RFC: Fragmented sm Allocations
RFC: Fragmented sm Allocations
WHAT: Dealing with the fragmented allocations of sm BTL FIFO
circular buffers (CB) during MPI_Init().
Also:
- Improve handling of error codes.
- Automate the sizing of the mmap file.
WHY: To reduce consumption of shared memory, making job startup
more robust, and possibly improving the scalability of startup.
WHERE: In mca_btl_sm_add_procs(), there is a loop
over calls to ompi_fifo_init(). This is where CBs are
initialized one at a time, components of a CB allocated individually.
Changes can be seen in
ssh://www.open-mpi.org/~eugene/hg/sm-allocation.
WHEN: Upon acceptance.
TIMEOUT: January 30, 2009.
WHY (details)
The sm BTL establishes a FIFO for each non-self, on-node
connection. Each FIFO is initialized during MPI_Init()
with a circular buffer (CB). (More CBs can be added later in
program execution if a FIFO runs out of room.)
A CB has different components that are used in different ways:
- The "wrapper" is read by both sender and receiver,
but is rarely written.
- The "queue" (FIFO entries) is accessed by both the
sender and receiver.
- The "head" is accessed by the sender.
- The "tail" is accessed by the receiver.
For performance reasons, a CB is not allocated as one large data structure.
Rather, these components are laid out separately in memory and the
wrapper has pointers to the various locations. Performance
considerations include:
- false sharing: a component used by one process should
not share a cacheline with another component that is
modified by another process
- NUMA: certain components should perhaps be mapped
preferentially to memory pages that are close to the
processes that access these components
Currently, the sm BTL handles these issues by allocating
each component of each CB its own page. (Actually, it couples
tails and queues together.)
As the number of on-node processes grows, however, the shared-memory
allocation skyrockets. E.g., let's say there are n processes
on-node. There are therefore n(n-1) = O(n2)

===============

**STATED PROBLEM 1**
Reproduce the entire RFC on fragmented sm allocations word for word.

===============

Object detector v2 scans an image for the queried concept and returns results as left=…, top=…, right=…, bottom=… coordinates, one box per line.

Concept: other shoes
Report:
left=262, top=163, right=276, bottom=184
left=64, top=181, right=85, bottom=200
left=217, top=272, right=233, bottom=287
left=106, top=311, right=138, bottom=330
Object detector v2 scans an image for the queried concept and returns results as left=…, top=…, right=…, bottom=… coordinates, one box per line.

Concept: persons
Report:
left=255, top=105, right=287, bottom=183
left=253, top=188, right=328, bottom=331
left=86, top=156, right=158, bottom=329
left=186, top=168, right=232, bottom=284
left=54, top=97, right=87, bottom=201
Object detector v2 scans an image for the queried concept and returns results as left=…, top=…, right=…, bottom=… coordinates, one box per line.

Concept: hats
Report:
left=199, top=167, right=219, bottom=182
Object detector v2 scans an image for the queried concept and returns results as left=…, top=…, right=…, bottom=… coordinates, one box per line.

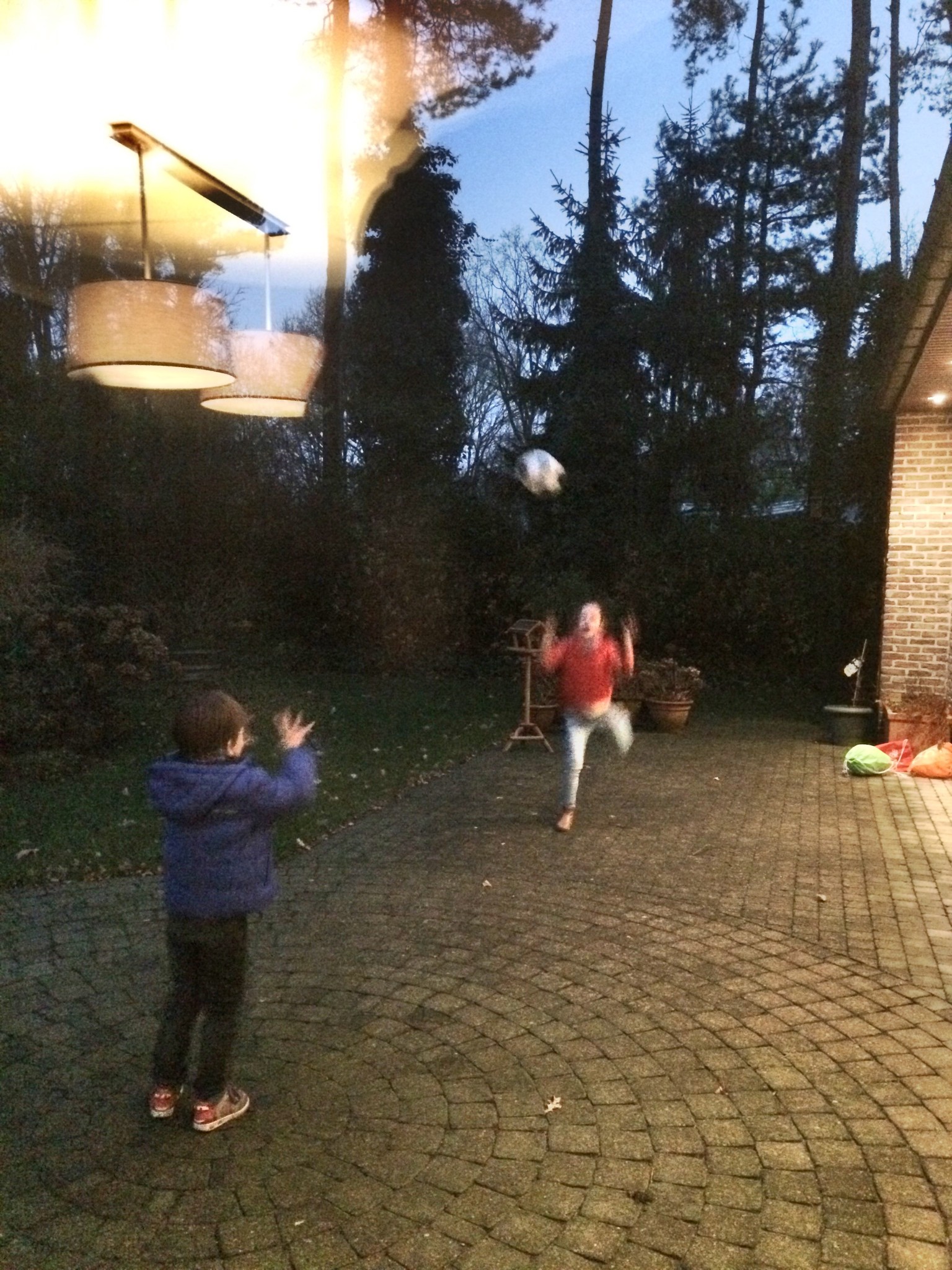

===============

**STATED PROBLEM 2**
Rewrite the records as a numbered list, starting at the first line of the records and ending at the line that contains "left=199, top=167, right=219, bottom=182", with both of those lines included and blank lines omitted.

**CORRECT OUTPUT 1**
RFC: Fragmented sm Allocations
RFC: Fragmented sm Allocations
WHAT: Dealing with the fragmented allocations of sm BTL FIFO
circular buffers (CB) during MPI_Init().
Also:
- Improve handling of error codes.
- Automate the sizing of the mmap file.
WHY: To reduce consumption of shared memory, making job startup
more robust, and possibly improving the scalability of startup.
WHERE: In mca_btl_sm_add_procs(), there is a loop
over calls to ompi_fifo_init(). This is where CBs are
initialized one at a time, components of a CB allocated individually.
Changes can be seen in
ssh://www.open-mpi.org/~eugene/hg/sm-allocation.
WHEN: Upon acceptance.
TIMEOUT: January 30, 2009.
WHY (details)
The sm BTL establishes a FIFO for each non-self, on-node
connection. Each FIFO is initialized during MPI_Init()
with a circular buffer (CB). (More CBs can be added later in
program execution if a FIFO runs out of room.)
A CB has different components that are used in different ways:
- The "wrapper" is read by both sender and receiver,
but is rarely written.
- The "queue" (FIFO entries) is accessed by both the
sender and receiver.
- The "head" is accessed by the sender.
- The "tail" is accessed by the receiver.
For performance reasons, a CB is not allocated as one large data structure.
Rather, these components are laid out separately in memory and the
wrapper has pointers to the various locations. Performance
considerations include:
- false sharing: a component used by one process should
not share a cacheline with another component that is
modified by another process
- NUMA: certain components should perhaps be mapped
preferentially to memory pages that are close to the
processes that access these components
Currently, the sm BTL handles these issues by allocating
each component of each CB its own page. (Actually, it couples
tails and queues together.)
As the number of on-node processes grows, however, the shared-memory
allocation skyrockets. E.g., let's say there are n processes
on-node. There are therefore n(n-1) = O(n2)

**CORRECT OUTPUT 2**
1. Object detector v2 scans an image for the queried concept and returns results as left=…, top=…, right=…, bottom=… coordinates, one box per line.
2. Concept: other shoes
3. Report:
4. left=262, top=163, right=276, bottom=184
5. left=64, top=181, right=85, bottom=200
6. left=217, top=272, right=233, bottom=287
7. left=106, top=311, right=138, bottom=330
8. Object detector v2 scans an image for the queried concept and returns results as left=…, top=…, right=…, bottom=… coordinates, one box per line.
9. Concept: persons
10. Report:
11. left=255, top=105, right=287, bottom=183
12. left=253, top=188, right=328, bottom=331
13. left=86, top=156, right=158, bottom=329
14. left=186, top=168, right=232, bottom=284
15. left=54, top=97, right=87, bottom=201
16. Object detector v2 scans an image for the queried concept and returns results as left=…, top=…, right=…, bottom=… coordinates, one box per line.
17. Concept: hats
18. Report:
19. left=199, top=167, right=219, bottom=182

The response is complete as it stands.